WHAT TO WORK ON -> Convert every line of the rows below into a numbered list, omitting any blank lines.

(Saved data entries)
* BEGIN *
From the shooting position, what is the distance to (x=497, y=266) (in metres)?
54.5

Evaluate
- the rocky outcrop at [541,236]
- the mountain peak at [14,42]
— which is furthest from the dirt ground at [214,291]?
* END *
TASK SOLUTION ->
1. From the shooting position, what is the distance to (x=497, y=266) (in metres)?
2. 54.5
3. Evaluate
4. - the rocky outcrop at [541,236]
5. - the mountain peak at [14,42]
6. — which is furthest from the dirt ground at [214,291]?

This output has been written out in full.